Directed by Darren King, with choreography by him and Daisy Spencer, the show is part variety show, part reflection on the family, and part homage to Lisa and Aaron’s previous stage successes, along with injections of things new.
The fun unwinds on a stage of three sets of raised, tiered platforms and opens with Lisa and her girls performing Pink’s Get The Party Started. Thereafter, it’s a bit of a free for all as the cast morphs between sketches and musical moments.
Of course, many of the McIlroy staple characters, all audience favourites, make an appearance – among them shrill-voiced and too-mature-for-cutesy Charmaine, alongside her henpecked hubby Bruce.
We also get Aaron’s somewhat dim surfer dude, Gary from the Bluff, in a familiar routine – chatting about his mother’s horrid new boyfriend, Leon, and, accompanying himself on guitar for amusing lyrical spins on Postman Pat and Living Next Door to Alice.
And no Aaron show would be complete without his popular, fast-talking Indian charmer, VJ, who steals the thunder in the superior second half with random chat about TV presenters and golf. All the time he is in his trademark black wig, this time with a green tracksuit (he tells us he decided to ‘go green’ as a New Year’s resolution). As usual, he is great fun and here, at times, almost unintentionally resembles a quirky variation of the more mature Cliff Richard, which added extra laughs for me and friends.
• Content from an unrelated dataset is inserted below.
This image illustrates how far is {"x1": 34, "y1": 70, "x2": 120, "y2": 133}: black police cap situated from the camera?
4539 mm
My favourite in this show is his cocky, no-nonsense character discussing aliens and an assortment of other things. A nod to Lisa and Aaron’s Defending the Planet hit of some years back, the sketch takes many sidesteps as Aaron improvises a lot, as only he can, to chat to and take the mickey out of audience members. Aaron’s quick wit – and courage – here is a joy to behold.
The show has a good mix of musical numbers, Lisa at her best with a Tina Turner routine (backed by her daughters) and also alongside Aaron in an Irish-themed sequence which has them performing a comical song related to a drink-loving man and a wife who convinces him he is seeing things.
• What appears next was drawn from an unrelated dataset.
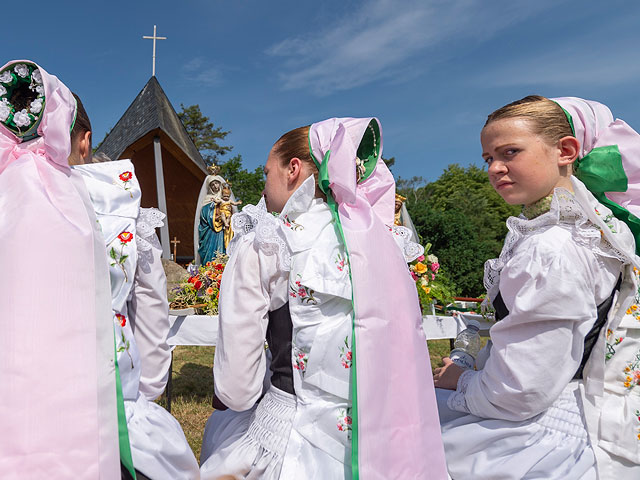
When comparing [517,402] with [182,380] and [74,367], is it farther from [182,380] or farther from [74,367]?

Attractive and talented Kaylee, Fiona and Grace, in a parade of fetching costumes, contribute a lot to the show, albeit having appeared a little uneasy in the earlier part of the production on opening night. But they settled in quick enough and were on good form in the second half, particularly with renditions of The Corrs’ Runaway and Postmodern Jukebox’s version of Lady Gaga’s Poker Face.
Also featuring such songs as Here Comes The Hotstepper, Toxic, When You Were Sweet 16 and medleys associated with Dolly Parton, Abba and South African music stars, Family Business may not be among the McIlroys’ very best offerings, but is certainly a sure bet for a pick-me-up. It runs until April 23 and booking is at Computicket.